**PROBLEM REQUIREMENTS**. Find every line of the entries below that contains the word "from", matching case exactly, and copy each such line.

**SUPPLIED RECORDS**.

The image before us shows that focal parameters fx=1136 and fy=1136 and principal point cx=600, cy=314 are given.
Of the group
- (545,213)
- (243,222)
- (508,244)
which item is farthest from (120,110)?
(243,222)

* * *

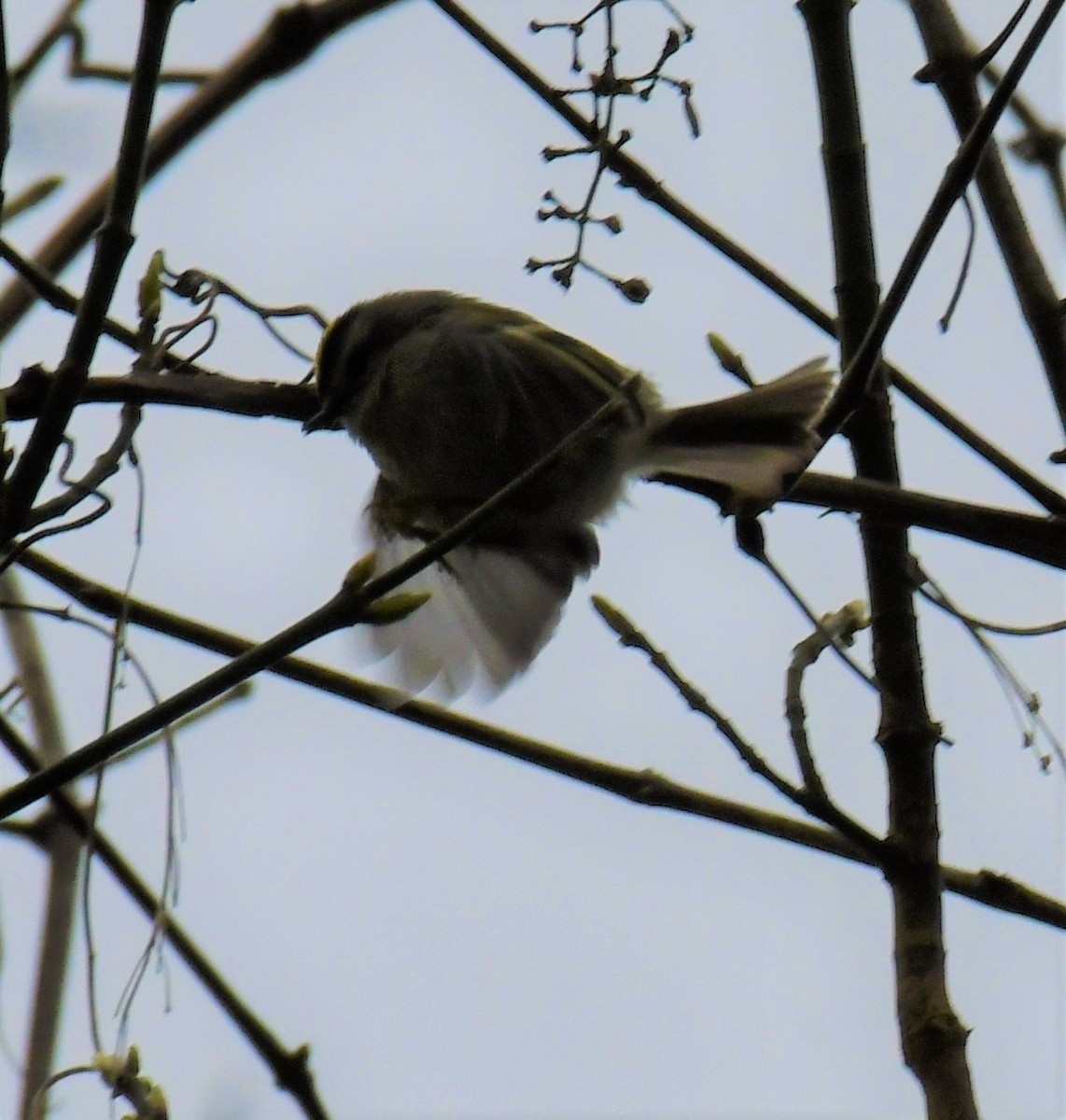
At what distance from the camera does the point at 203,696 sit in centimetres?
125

**FULL RESPONSE**.
which item is farthest from (120,110)?
At what distance from the camera does the point at 203,696 sit in centimetres?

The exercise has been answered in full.